_DATA ENTRIES_.

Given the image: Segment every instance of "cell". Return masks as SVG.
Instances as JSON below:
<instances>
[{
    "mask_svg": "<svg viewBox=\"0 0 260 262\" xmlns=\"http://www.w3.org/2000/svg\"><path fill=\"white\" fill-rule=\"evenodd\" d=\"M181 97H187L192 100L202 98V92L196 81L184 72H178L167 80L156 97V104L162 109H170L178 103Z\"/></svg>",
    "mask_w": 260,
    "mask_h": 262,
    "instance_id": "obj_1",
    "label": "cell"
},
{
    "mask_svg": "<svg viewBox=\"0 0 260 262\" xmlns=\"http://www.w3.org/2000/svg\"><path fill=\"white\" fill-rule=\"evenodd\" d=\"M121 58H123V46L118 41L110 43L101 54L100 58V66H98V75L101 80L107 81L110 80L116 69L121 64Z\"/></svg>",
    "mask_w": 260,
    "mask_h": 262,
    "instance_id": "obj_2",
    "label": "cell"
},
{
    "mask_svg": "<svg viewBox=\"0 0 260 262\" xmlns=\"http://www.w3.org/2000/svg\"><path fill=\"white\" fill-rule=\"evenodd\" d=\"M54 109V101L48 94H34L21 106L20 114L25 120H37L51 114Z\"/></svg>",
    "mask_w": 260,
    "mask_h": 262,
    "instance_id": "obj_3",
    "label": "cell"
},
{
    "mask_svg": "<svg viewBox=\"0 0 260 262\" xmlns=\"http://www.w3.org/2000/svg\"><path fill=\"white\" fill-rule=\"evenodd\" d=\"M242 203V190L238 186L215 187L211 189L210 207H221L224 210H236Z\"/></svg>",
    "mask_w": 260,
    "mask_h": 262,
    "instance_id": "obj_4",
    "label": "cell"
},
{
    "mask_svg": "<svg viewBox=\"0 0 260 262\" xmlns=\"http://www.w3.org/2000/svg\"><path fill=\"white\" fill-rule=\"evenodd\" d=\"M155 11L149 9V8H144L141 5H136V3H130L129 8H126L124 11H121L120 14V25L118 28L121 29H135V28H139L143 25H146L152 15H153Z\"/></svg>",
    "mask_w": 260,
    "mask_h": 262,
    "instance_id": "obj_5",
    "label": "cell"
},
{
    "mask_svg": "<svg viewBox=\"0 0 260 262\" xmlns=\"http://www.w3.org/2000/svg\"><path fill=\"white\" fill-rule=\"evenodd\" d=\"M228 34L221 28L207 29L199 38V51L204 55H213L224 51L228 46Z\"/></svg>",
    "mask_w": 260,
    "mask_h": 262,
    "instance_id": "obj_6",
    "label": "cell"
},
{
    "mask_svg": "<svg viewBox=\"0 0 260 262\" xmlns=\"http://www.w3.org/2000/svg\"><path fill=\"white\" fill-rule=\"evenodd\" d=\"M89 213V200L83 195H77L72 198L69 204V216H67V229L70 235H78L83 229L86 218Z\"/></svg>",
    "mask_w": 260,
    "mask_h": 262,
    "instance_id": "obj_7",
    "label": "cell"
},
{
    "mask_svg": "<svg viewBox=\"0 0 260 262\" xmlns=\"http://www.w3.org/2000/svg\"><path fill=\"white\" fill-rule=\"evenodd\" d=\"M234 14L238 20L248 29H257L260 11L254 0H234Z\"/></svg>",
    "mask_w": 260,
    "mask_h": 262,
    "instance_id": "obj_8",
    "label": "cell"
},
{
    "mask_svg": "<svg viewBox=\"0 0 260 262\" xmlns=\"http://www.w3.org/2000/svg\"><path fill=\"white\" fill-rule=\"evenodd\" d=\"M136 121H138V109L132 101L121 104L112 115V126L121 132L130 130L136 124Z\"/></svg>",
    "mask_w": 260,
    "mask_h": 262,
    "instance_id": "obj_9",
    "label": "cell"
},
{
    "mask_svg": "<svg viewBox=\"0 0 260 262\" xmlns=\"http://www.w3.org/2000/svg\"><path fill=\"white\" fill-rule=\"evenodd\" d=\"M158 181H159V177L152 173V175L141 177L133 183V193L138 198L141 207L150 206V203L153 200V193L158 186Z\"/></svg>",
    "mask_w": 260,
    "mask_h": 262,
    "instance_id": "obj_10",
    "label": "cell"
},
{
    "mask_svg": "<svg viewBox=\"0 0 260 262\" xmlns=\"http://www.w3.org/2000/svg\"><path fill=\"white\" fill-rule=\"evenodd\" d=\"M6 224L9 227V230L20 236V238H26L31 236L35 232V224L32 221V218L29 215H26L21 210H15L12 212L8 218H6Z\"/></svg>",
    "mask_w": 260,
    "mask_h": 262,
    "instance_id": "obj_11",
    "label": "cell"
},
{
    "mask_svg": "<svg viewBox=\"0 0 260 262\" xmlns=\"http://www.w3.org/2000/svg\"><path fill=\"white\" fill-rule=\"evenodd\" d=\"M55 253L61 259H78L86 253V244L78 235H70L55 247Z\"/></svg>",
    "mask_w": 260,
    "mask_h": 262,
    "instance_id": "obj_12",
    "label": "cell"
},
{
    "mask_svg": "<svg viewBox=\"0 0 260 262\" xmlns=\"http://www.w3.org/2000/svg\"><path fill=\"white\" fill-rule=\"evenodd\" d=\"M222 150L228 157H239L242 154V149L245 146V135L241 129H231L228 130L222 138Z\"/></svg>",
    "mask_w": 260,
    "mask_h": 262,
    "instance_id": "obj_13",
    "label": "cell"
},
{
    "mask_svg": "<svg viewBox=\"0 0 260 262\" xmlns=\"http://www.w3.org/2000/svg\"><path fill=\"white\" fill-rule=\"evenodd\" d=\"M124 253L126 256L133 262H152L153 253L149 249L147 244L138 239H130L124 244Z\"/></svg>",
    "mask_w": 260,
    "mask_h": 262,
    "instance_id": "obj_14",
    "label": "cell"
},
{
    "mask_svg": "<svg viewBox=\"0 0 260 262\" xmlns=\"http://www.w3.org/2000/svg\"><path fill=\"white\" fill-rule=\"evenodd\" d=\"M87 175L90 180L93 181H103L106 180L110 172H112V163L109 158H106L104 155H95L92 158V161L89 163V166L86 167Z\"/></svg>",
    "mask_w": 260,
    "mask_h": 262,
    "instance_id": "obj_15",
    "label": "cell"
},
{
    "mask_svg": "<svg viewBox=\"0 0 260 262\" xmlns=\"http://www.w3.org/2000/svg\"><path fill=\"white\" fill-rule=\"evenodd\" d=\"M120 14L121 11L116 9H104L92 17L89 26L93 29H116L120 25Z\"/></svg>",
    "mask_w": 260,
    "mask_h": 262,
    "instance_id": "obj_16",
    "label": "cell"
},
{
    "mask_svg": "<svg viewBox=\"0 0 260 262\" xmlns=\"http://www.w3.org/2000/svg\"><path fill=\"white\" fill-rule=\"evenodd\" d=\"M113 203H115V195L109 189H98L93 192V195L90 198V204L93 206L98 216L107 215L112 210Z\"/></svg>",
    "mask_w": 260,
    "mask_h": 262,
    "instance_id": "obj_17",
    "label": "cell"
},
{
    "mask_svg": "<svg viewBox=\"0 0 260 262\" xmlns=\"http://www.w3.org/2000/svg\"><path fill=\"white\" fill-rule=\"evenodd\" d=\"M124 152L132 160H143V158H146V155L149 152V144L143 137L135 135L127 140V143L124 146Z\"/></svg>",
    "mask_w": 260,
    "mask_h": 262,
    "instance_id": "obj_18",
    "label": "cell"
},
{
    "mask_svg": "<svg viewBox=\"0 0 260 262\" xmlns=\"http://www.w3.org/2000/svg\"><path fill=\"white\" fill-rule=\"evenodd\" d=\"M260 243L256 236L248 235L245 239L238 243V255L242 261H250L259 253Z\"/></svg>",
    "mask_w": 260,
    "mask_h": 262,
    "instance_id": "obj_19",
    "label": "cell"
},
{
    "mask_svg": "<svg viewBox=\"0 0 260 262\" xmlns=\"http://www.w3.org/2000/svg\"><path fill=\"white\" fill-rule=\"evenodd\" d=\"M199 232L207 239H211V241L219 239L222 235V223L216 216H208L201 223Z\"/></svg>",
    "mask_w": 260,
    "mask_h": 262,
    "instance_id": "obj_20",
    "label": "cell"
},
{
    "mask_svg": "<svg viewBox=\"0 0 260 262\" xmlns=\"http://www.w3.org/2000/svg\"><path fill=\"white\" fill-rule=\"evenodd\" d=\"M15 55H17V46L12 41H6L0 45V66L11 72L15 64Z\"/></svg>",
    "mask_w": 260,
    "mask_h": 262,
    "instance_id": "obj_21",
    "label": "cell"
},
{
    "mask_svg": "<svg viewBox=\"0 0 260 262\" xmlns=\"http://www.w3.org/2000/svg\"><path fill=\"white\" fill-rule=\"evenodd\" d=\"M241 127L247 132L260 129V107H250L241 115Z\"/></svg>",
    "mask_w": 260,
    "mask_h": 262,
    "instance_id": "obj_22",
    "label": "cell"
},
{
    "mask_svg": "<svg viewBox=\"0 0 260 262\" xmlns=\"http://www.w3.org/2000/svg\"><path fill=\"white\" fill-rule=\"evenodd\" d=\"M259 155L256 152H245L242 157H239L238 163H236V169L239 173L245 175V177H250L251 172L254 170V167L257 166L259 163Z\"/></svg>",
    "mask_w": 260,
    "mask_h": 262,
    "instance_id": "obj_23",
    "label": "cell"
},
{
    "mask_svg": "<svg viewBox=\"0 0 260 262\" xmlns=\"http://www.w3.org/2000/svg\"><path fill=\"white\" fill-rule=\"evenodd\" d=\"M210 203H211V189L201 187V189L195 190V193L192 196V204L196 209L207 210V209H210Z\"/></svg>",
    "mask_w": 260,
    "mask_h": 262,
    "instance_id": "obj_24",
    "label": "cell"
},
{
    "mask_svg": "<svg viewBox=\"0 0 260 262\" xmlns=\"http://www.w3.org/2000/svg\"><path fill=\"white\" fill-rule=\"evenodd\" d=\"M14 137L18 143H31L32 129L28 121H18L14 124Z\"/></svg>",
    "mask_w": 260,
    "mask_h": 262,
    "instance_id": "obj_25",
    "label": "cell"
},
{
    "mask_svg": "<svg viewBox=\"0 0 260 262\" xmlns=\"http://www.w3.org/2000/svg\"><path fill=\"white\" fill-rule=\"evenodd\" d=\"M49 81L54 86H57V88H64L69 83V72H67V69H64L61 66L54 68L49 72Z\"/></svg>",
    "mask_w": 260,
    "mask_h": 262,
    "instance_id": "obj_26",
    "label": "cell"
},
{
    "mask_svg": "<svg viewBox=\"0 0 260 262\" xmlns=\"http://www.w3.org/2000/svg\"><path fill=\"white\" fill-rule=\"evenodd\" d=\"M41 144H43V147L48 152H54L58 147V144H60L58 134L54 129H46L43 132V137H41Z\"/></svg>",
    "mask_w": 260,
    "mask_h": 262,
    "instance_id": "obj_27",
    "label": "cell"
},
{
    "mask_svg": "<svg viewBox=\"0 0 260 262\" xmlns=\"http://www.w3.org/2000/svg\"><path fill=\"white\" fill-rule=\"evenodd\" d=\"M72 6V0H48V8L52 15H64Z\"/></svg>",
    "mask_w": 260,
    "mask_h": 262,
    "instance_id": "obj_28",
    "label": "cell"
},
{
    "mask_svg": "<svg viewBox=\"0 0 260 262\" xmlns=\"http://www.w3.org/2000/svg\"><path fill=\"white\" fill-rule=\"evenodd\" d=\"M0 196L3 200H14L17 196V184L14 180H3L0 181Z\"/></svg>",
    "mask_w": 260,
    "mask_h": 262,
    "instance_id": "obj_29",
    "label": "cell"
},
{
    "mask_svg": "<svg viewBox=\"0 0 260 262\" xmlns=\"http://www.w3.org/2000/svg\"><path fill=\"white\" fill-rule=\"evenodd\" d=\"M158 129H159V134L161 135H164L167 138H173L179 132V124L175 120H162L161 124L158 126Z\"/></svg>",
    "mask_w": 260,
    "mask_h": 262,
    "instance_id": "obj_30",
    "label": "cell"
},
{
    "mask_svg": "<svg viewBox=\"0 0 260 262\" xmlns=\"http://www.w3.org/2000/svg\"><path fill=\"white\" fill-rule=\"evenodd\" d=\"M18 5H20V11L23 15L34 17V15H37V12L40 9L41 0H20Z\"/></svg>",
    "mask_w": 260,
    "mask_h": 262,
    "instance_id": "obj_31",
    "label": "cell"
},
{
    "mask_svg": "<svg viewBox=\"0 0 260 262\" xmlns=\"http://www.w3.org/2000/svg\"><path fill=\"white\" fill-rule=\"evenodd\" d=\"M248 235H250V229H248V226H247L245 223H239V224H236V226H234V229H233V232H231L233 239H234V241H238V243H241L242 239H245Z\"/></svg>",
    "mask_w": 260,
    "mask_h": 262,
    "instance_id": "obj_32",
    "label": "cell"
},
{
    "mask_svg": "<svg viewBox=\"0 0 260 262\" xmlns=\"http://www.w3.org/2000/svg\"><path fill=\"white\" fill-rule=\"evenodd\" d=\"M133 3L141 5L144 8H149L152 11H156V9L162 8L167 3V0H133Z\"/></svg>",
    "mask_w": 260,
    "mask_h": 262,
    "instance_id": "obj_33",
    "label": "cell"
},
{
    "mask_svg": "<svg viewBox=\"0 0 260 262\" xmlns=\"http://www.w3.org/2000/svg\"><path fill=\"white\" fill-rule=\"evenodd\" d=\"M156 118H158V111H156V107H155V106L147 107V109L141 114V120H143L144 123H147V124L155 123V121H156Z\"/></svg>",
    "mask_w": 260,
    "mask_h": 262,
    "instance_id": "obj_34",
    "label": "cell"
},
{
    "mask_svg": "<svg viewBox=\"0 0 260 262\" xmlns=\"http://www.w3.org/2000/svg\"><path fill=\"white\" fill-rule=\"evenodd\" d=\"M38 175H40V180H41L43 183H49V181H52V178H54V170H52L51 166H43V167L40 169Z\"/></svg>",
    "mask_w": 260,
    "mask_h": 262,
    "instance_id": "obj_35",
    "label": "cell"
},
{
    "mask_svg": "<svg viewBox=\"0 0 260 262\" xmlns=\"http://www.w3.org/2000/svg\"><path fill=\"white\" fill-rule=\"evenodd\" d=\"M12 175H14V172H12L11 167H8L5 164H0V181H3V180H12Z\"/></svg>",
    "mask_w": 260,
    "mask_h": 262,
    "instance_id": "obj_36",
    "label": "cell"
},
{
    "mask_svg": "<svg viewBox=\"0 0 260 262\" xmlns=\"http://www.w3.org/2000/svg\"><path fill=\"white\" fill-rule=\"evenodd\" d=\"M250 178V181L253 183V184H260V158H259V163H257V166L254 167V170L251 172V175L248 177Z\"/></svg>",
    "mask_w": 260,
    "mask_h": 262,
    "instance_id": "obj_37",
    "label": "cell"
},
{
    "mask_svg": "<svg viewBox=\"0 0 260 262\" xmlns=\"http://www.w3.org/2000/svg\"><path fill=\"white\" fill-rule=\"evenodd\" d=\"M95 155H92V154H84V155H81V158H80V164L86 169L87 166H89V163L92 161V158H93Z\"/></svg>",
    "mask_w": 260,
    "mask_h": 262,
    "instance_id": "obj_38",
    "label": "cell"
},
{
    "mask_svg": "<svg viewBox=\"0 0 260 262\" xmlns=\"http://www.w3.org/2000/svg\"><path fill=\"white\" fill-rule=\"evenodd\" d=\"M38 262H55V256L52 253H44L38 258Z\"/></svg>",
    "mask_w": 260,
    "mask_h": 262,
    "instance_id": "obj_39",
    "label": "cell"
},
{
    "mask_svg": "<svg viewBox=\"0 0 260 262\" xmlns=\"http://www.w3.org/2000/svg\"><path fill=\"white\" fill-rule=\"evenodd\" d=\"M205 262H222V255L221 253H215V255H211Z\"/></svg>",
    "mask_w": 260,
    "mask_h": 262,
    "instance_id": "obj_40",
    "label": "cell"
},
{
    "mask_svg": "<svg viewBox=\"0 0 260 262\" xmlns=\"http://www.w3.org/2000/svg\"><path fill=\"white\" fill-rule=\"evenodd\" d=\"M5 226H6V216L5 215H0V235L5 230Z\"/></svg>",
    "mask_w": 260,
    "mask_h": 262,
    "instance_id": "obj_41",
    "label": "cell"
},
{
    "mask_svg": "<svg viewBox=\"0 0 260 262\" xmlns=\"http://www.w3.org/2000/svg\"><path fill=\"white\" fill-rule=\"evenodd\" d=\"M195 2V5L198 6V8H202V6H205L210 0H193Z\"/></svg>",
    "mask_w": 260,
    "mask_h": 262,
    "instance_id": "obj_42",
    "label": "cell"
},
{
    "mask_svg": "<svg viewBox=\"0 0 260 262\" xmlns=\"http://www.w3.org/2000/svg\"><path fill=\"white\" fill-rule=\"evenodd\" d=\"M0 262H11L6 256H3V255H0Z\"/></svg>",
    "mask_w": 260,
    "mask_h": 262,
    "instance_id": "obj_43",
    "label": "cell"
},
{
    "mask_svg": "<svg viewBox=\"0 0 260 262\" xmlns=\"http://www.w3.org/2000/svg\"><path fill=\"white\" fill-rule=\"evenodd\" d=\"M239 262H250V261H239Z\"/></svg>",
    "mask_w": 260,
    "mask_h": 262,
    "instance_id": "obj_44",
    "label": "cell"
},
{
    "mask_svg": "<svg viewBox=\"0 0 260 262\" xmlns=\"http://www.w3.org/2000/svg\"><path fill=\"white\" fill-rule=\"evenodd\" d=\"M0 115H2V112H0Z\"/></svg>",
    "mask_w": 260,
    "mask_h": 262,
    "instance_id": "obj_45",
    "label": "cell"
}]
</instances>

_TASK GOAL_. Extract the lines above, from the first one through the line containing "97H187L192 100L202 98V92L196" (including that line), and reproduce them character for character.

_SOLVED PROBLEM_.
Given the image: Segment every instance of "cell". Return masks as SVG.
Instances as JSON below:
<instances>
[{
    "mask_svg": "<svg viewBox=\"0 0 260 262\" xmlns=\"http://www.w3.org/2000/svg\"><path fill=\"white\" fill-rule=\"evenodd\" d=\"M181 97H187L192 100L202 98V92L196 81L184 72H178L167 80L156 97V104L162 109H170L178 103Z\"/></svg>",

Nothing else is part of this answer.